Extrait cité:
————————

Depuis lors, le pays navigue entre les longs mandats des équipes de
l’État profond de chaque grand parti, les mettant dans un tel état que
Trump grimpe maintenant au dessus de leurs vapeurs méphitiques. Ce qui
pose la question, bien sûr: qu’est exactement cet État profond?
Réponse : un Léviathan de rackets symbiotiques, produisant une
incompétence maximale nuisant à la majorité des citoyens. C’est une bête
suceuse de sang de cent mille têtes, drainant la vitalité faiblissante
des États-Unis, mentant sur ses intentions alors qu’elle annonce les
certitudes piétistes de la gauche et les shibboleths
superstitieux de la droite, laissant un trou fumant au milieu, là où
les problèmes pratiques de la vie quotidienne devraient être résolus par
des moyens pratiques.
L’État profond est aussi la somme des conséquences imprévues et des
rendements décroissants d’un stade tardif, bureaucratique, de l’économie
techno-industrielle se cannibalisant pour rester en vie. Une conclusion
évidente est que cette économie doit changer avant qu’il n’y ait plus
rien à manger, et aucune personnalité politique sur la scène, y compris
Trump ou Bernie Sanders, n’a une vision plausible d’où cela nous mène.

————————

À faire:
a. Indiquez si chaque affirmation ci-dessous concorde avec l’extrait, en répondant oui ou non et en citant mot pour mot les termes de l’extrait qui tranchent.
(i) L’extrait décrit l’État profond comme une bête de cent mille têtes.
(ii) Selon l’extrait, Bernie Sanders a une vision plausible de la direction où cela nous mène.
(iii) D’après l’extrait, l’économie doit changer avant qu’il n’y ait plus rien à manger.
b. Veuillez recopier fidèlement le passage de l’extrait allant de « Réponse : un » à « des moyens pratiques. ».

————————

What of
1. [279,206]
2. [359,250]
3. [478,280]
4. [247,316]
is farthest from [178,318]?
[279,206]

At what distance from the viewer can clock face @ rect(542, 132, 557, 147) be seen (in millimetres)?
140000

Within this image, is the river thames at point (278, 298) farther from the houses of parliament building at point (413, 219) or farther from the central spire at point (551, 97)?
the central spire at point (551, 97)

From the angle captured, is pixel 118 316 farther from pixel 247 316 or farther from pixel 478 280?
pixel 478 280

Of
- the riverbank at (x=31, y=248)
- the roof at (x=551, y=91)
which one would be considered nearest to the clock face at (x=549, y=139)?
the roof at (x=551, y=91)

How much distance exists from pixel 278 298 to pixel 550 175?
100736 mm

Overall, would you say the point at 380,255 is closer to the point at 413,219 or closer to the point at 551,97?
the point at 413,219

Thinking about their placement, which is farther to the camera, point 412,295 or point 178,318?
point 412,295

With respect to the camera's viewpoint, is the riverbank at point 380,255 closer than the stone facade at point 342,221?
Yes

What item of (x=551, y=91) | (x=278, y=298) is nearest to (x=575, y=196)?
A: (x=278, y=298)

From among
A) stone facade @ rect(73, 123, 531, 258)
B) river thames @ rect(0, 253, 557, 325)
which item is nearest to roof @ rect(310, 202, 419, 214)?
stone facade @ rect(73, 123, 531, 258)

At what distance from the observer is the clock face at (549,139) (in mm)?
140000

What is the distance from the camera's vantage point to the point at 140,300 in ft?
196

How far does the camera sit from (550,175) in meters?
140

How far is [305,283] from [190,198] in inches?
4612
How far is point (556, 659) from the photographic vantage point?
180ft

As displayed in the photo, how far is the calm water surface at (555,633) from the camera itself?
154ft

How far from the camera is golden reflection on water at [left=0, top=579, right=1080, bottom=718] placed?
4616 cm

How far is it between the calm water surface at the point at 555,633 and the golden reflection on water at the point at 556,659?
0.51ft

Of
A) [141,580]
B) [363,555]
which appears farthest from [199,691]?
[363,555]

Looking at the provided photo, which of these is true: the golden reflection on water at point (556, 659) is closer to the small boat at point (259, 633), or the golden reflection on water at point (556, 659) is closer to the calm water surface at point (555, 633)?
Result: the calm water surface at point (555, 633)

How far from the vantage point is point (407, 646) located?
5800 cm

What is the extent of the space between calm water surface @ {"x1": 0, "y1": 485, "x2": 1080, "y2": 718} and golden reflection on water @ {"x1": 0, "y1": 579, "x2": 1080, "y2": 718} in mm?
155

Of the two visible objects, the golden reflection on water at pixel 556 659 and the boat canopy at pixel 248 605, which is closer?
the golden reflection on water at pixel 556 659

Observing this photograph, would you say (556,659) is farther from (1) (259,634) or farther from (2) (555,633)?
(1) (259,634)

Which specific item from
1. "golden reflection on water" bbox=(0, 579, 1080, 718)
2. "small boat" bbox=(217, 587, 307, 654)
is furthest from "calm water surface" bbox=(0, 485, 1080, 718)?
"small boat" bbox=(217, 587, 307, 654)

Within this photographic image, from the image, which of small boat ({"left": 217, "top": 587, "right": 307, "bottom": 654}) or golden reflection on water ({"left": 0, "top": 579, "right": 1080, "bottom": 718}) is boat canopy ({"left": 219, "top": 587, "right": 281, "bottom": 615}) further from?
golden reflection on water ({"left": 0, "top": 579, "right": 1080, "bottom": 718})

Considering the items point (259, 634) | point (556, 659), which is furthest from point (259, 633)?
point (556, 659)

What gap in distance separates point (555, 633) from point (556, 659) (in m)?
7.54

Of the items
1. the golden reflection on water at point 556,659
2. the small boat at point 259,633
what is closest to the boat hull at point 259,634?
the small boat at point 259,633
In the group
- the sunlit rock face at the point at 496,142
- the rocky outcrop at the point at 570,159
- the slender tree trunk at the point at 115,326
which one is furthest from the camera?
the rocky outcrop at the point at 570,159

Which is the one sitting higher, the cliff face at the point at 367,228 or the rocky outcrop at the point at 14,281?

————————

Réponses par consigne:
a.
(i) Oui : « C’est une bête suceuse de sang de cent mille têtes »
(ii) Non : « aucune personnalité politique sur la scène, y compris Trump ou Bernie Sanders, n’a une vision plausible d’où cela nous mène »
(iii) Oui : « cette économie doit changer avant qu’il n’y ait plus rien à manger »

b.
Réponse : un Léviathan de rackets symbiotiques, produisant une
incompétence maximale nuisant à la majorité des citoyens. C’est une bête
suceuse de sang de cent mille têtes, drainant la vitalité faiblissante
des États-Unis, mentant sur ses intentions alors qu’elle annonce les
certitudes piétistes de la gauche et les shibboleths
superstitieux de la droite, laissant un trou fumant au milieu, là où
les problèmes pratiques de la vie quotidienne devraient être résolus par
des moyens pratiques.